毎日、テレビをつければ「大谷さん大谷さん」とドジャースに移籍した大谷翔平選手の話題で持ち切り。野球選手なんだから野球の話だけやって、もっと、こう、心が震えるような野球選手としての活躍をクローズアップしろよとか思ってたんだけど、そんな折にびっくりするニュースが飛び込んできた。
通訳として常に大谷選手の隣に控えていた水原一平氏が、ドジャースに解雇されたのだ。理由はスポーツ賭博に関与していたというもの。
これまでの報道によると、水原氏は違法なスポーツ賭博に関与し、負債を補填するために大谷選手の銀行口座から450万ドル、日本円にして焼く6億7000万円を流用したのだという。
詳細は今後の報道で明らかになると思われるが、要はスポーツ賭博で焦げ付いて、支払うものもなくなったから大谷選手の資金を頼った、というような話だろう。水原氏はメディアでも顔出しする機会も多かっただけに、驚いた野球ファンもいるかもしれない。これで日本一有名な通訳を表舞台で目にすることは今後なくなりそうだ。(文:松本ミゾレ)
負けまくってもやめられないから依存症
個人的に、水原氏のスポーツ賭博に関して意外と言うか、「おっ」となったのが、関与した違法賭博については野球以外のスポーツと報じられている点である。
要は彼なりに、最後の一線として、自分が関係する野球というスポーツだけは神聖視し、賭博の対象にはしたくないという思いがあったような、気がするのだ。あくまでも個人の感想だし、今後別の事実が明らかになる可能性もあるけど。
ただまあ、どっちみち自分でリカバリーできないぐらい負けちゃ意味がない。周りに迷惑がかかっちゃうし。水原氏は自身でもギャンブル依存症であることを認めていたという。負けまくってもやめられないから依存症なのである。
話のスケールはガクンと落ちるが、僕の周りにもレベルの低い水原氏みたいなのがそこそこいる。先日もこんなことがあった。Xで相互フォローしていた男が、同じくXで繋がったシングルマザーに10万円を超える額を無心してきた。
翌月には耳を揃えて返済するという話だったが、「返済は分割でお願いします」とゴールポストを動かし、さらにその返済スケジュールも滞りがちに。やがて借りた額の3分の1も返してない状態でXから逃亡。事前に控えていた電話番号に連絡しても着信拒否。
その後も色々あったが、たかが数万円惜しさ。それもシンママから借りパクした金を惜しんで、とんでもなく意地汚いアクションを見せている。現在もまだ返済はなされておらず、そもそも借金の理由もギャンブルであるようで(ジャンルは不明)呆れている次第なのだ。

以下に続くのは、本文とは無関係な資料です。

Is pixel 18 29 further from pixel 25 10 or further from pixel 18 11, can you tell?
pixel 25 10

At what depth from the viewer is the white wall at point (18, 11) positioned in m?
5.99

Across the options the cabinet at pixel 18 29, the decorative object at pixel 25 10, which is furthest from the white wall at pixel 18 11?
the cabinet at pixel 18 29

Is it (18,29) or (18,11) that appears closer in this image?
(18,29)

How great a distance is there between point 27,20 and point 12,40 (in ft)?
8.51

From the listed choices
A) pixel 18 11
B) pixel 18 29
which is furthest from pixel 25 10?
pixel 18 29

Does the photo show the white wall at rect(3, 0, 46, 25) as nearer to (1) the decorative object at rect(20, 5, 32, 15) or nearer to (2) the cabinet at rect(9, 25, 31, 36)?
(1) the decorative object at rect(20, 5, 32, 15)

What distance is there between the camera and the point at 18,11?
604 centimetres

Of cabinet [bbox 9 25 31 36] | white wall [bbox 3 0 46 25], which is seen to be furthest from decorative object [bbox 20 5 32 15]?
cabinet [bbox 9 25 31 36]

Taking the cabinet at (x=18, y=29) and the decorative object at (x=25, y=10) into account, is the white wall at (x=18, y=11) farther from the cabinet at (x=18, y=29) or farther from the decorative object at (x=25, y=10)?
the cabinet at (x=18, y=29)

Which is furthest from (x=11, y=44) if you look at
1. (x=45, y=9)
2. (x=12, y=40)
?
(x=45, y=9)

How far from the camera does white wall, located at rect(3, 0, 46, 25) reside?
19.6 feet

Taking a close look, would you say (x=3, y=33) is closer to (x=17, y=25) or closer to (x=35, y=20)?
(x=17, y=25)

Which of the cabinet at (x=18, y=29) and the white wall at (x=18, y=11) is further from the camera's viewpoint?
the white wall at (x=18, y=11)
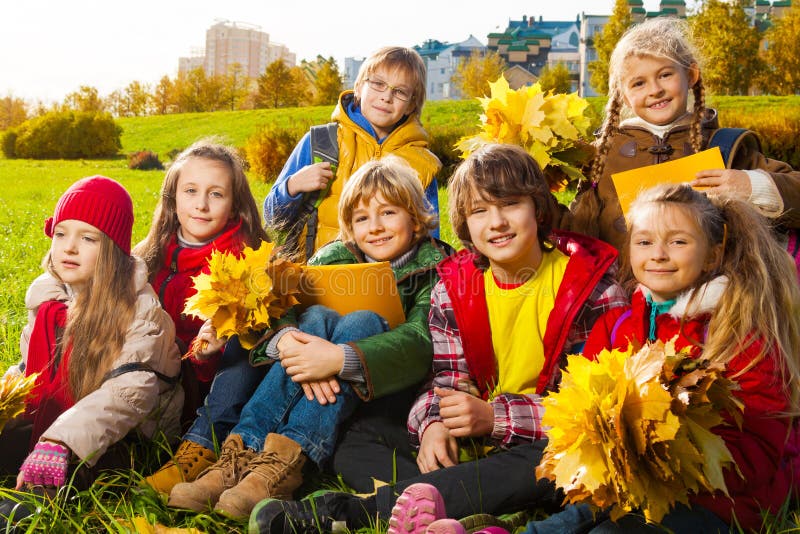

また、僕が数年前に仕事で知り合い、しばらくつるんでいた男もギャンブルでの借金で人間関係を崩壊させている。この男の場合はパチンコ、パチスロ依存症だ。知り合った中でも、特に気弱そうな人に、断るほどではない微妙な額面(2万円とかその辺のライン)を借りていき、塵も積もれば理論で結局相当な額の借金をしてしまった。中にはいつまでも返済がないことで怒って取り立てる者もいるが、それができない者もいた。
結局この男もまた、借りた額をまともに返済することもなく、界隈から身を隠して今に至る。僕も彼から借金を要請されたことがあるが、逆にその後に彼からパチスロ代を工面してもらったこともあるので、被害に憤る知り合いになかなか同調できずに苦い思いをしてしまった。あの時は助かったよ、ありがとう(小声)。
それからこれは前にもこちらのコラムで書いたことがあるが、オンラインカジノに手を出してどうしようもなくなり、奥さんと離婚した上に知り合いに借金をお願いして回った知り合いもいた。
僕は普通にお金がなかったので手助けもしなかったが、結局こちらの場合も共通の知人のほとんどに「お金貸してくださいや!」してたみたいで、そういうタイプには見えなかっただけに驚いた。やはり身の丈以上のギャンブルは人を狂わせるのだ。
人間、諦めなければ必ず復活の目がある
と、ここまで身近なギャンブル破綻者についての話をしてきたが、冒頭の水原氏のように、えらいことになって仕事をクビになっても、人生はまだ続く。そして人間、諦めなければ、博打で痛い目を見ても、そこから復活はできるのだ。
それこそ大王製紙の元会長の井川意高氏を見てごらんなさい。創業者一族の出身で、ティッシュ御曹司とも呼ばれた彼も、カジノで106億円もスッて一度は背任で有罪となり、服役した。
現在は自身の失敗を踏まえた上での執筆活動などを行っており、たまにカジノにも行くようだ。Xでも結構積極的に発信もしているし、刑期を終えてしっかり社会復帰できているように見える。人はやり直せるのだ、ということがあの人を見ているとよく分かる。
水原氏の場合だって同じことが言えるはず。負けて負けて、また負けて、冷静さを失って手を付けてはならないお金に手を付ける。そういう人は残念ながら多くいる。だけど、その責任をキチンと取って出直す道もある。自棄にならずにもう一度真面目に歩んでほしい。